Manuel Bouza: Páginas compartidas
Por Pascual Izquierdo
En las líneas que siguen voy a tratar de resumir la importancia que Bouza tuvo en mi dedicación a la actividad literaria
y rescatar del olvido algunas de las páginas que vivimos juntos. Pretendo con ello rendir un respetuoso homenaje al amigo desaparecido y aportar algunos detalles (relacionados con vivencias comunes) que ayuden a perfilar mejor los rasgos de su carácter.

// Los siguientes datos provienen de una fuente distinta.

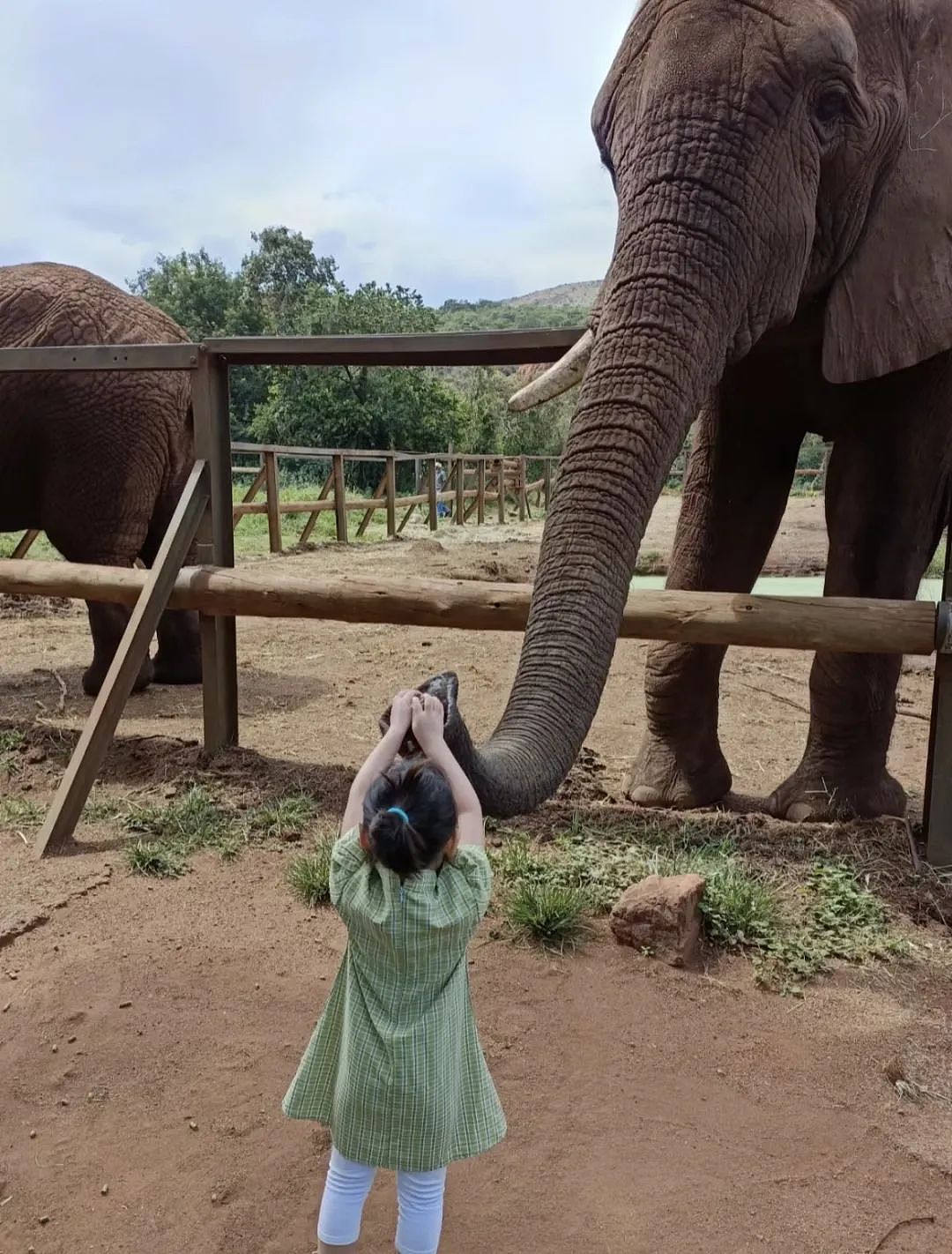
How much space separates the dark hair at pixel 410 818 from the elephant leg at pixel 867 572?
9.85ft

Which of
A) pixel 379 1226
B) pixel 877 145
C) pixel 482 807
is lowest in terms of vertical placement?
pixel 379 1226

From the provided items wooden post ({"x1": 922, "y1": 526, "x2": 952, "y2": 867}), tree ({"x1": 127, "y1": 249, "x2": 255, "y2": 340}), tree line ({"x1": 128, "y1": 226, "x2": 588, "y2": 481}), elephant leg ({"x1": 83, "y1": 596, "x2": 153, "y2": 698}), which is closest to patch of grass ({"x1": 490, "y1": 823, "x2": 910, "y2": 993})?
wooden post ({"x1": 922, "y1": 526, "x2": 952, "y2": 867})

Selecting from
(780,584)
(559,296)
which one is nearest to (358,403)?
(780,584)

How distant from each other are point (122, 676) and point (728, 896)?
2.70 m

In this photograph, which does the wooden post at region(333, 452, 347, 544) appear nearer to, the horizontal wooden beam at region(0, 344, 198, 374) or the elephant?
the elephant

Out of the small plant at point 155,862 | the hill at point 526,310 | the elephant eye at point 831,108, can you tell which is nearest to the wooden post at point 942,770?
the elephant eye at point 831,108

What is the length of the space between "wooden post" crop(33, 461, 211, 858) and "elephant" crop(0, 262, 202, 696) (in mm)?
1565

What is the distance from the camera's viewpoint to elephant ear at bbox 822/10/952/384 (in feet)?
11.4

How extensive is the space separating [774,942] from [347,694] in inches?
161

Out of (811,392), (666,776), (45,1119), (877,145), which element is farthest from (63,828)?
(877,145)

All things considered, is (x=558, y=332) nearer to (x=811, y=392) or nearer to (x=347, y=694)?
(x=811, y=392)

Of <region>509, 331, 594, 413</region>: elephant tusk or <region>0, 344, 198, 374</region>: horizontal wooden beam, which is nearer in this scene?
<region>509, 331, 594, 413</region>: elephant tusk

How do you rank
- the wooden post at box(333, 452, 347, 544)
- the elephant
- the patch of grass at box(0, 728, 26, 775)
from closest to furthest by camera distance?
the patch of grass at box(0, 728, 26, 775)
the elephant
the wooden post at box(333, 452, 347, 544)

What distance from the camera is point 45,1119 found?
244 centimetres
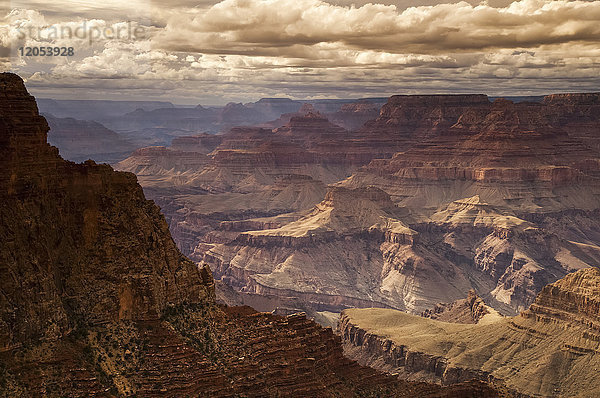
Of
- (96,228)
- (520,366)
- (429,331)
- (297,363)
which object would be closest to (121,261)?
(96,228)

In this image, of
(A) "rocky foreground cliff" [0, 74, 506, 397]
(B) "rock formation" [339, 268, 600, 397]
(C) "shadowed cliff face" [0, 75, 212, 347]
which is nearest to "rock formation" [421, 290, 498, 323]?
(B) "rock formation" [339, 268, 600, 397]

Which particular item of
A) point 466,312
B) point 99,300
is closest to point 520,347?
point 466,312

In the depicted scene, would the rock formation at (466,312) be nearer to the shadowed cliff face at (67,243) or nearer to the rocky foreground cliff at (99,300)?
the rocky foreground cliff at (99,300)

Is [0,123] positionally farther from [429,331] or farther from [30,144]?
[429,331]

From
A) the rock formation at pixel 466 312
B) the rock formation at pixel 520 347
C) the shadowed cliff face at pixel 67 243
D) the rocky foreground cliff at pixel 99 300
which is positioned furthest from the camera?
the rock formation at pixel 466 312

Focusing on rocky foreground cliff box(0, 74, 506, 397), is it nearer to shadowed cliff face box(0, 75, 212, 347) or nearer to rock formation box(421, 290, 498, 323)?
shadowed cliff face box(0, 75, 212, 347)

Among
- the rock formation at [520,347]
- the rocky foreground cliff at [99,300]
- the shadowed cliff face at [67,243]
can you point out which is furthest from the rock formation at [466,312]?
the shadowed cliff face at [67,243]
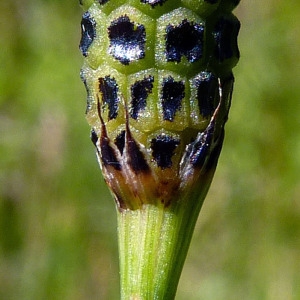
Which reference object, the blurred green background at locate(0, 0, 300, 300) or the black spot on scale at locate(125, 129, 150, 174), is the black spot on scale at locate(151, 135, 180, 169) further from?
the blurred green background at locate(0, 0, 300, 300)

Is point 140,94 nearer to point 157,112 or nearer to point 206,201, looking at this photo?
point 157,112

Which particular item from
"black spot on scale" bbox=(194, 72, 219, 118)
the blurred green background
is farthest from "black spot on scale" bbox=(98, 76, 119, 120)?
the blurred green background

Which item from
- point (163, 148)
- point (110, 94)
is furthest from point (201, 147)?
point (110, 94)

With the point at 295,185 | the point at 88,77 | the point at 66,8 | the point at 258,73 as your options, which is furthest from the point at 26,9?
the point at 88,77

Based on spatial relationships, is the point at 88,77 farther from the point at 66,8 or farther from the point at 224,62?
the point at 66,8

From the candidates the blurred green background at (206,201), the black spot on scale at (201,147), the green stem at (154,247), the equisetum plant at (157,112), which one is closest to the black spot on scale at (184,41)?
the equisetum plant at (157,112)

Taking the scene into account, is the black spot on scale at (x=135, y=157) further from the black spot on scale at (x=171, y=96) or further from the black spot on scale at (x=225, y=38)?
the black spot on scale at (x=225, y=38)
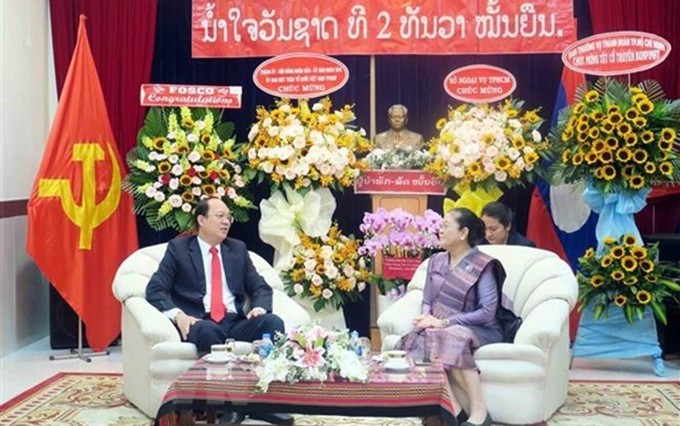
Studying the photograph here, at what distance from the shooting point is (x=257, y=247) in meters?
7.02

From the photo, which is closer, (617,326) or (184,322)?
(184,322)

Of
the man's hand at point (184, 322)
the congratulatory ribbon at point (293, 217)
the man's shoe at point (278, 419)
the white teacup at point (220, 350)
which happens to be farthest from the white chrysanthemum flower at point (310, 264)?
the white teacup at point (220, 350)

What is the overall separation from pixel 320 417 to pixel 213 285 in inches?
32.1

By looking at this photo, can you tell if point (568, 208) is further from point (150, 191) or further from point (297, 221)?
point (150, 191)

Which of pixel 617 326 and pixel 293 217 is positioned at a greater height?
pixel 293 217

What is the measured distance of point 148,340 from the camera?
442 centimetres

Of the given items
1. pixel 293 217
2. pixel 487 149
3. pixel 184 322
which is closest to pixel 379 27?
pixel 487 149

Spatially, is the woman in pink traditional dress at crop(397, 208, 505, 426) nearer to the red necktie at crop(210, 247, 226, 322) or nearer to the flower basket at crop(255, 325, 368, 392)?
the flower basket at crop(255, 325, 368, 392)

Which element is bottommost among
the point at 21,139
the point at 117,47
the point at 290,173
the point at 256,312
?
the point at 256,312

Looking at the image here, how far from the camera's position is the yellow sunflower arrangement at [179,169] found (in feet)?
19.2

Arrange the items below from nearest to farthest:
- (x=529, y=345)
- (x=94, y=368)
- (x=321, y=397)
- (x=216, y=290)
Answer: (x=321, y=397) < (x=529, y=345) < (x=216, y=290) < (x=94, y=368)

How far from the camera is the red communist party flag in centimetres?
596

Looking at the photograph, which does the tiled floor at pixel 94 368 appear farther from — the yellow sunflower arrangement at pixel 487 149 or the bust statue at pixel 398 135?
the bust statue at pixel 398 135

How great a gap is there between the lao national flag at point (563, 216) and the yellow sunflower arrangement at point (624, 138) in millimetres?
844
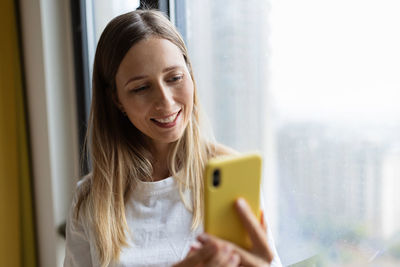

Para adentrarnos en la comprensión de su personalidad humana y literaria, creo que sigue siendo válido el párrafo que, a manera de esbozo, encabeza el trabajo titulado «Antonio L. Bouza: entre tradición y vanguardia», que preparé como comunicación en el Congreso de Literatura Contemporánea en Castilla y León celebrado en la capital leonesa los días 30, 31 de mayo y 1 de junio de 1985. El texto forma parte del libro que recoge las ponencias y una selección de las comunicaciones presentadas en dicho acto. Dice así:
«Antonio L. Bouza, seudónimo de Manuel Bouza Balbás, es un ser lúcido y auténtico; exigente consigo mismo y poseedor de afilada inteligencia; dotado de agudeza conceptista y humor de raíz quevedesca; creador y promotor de cultura; alentador de vocaciones literarias y dinamizador cultural; firme en sus propias convicciones personales, religiosas y estéticas, pero tolerante con las ajenas; vanguardista y conservador; heterodoxo y poliédrico». (Literatura contemporánea en Castilla y León, Junta de Castilla y León, Valladolid, 1986, pág. 250).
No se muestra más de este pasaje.